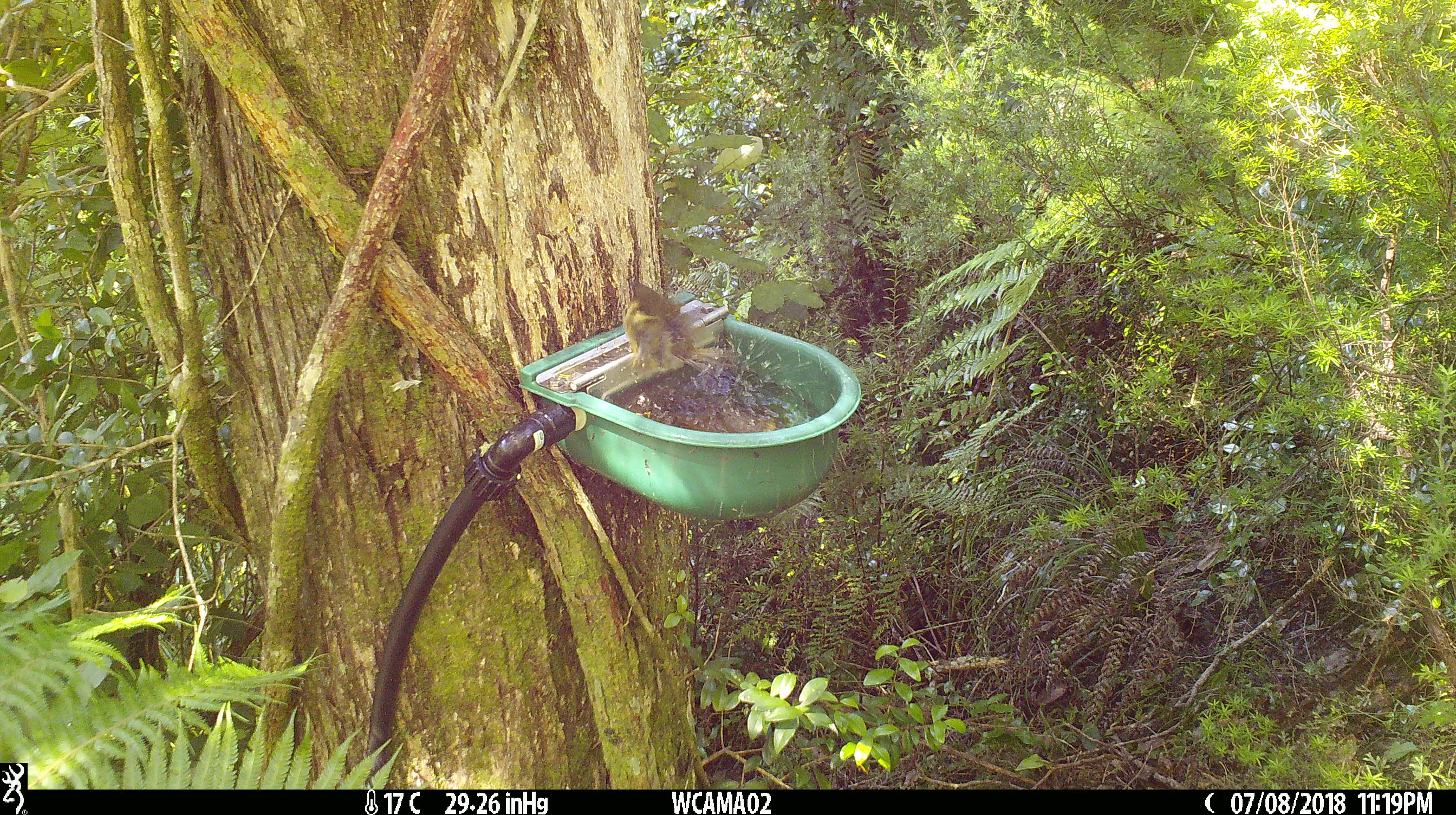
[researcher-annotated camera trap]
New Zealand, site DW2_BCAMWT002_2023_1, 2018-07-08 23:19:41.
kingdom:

==

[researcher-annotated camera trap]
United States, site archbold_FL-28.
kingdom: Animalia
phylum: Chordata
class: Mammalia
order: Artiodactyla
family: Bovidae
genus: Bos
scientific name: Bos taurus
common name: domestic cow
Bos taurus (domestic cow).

---

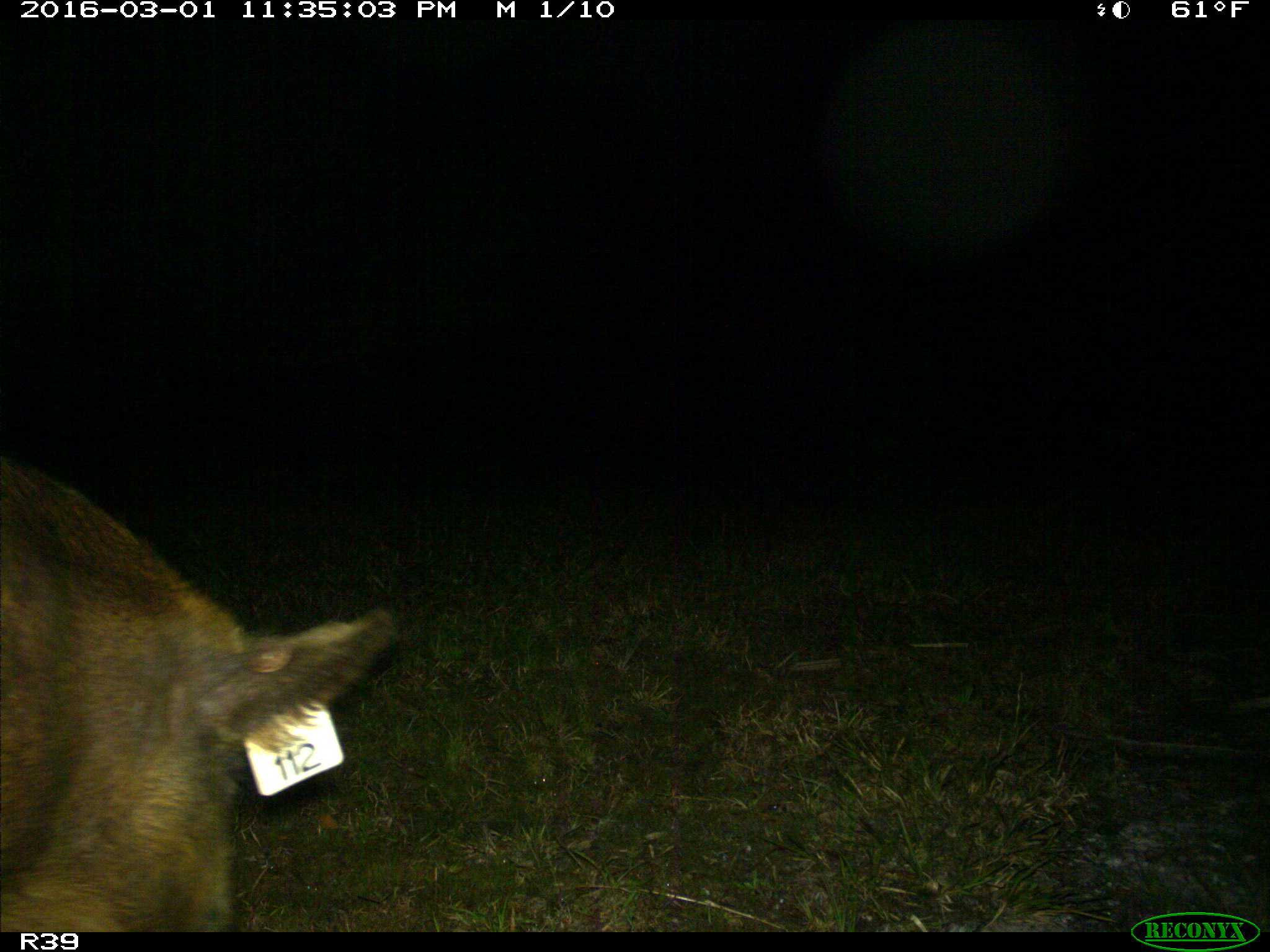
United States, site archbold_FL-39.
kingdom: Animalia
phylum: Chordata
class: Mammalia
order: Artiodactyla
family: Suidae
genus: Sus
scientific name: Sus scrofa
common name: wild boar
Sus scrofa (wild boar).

Task objective —
How many lines of the records contain the string "site"? Respond with the number alone.

Response to the exercise —
3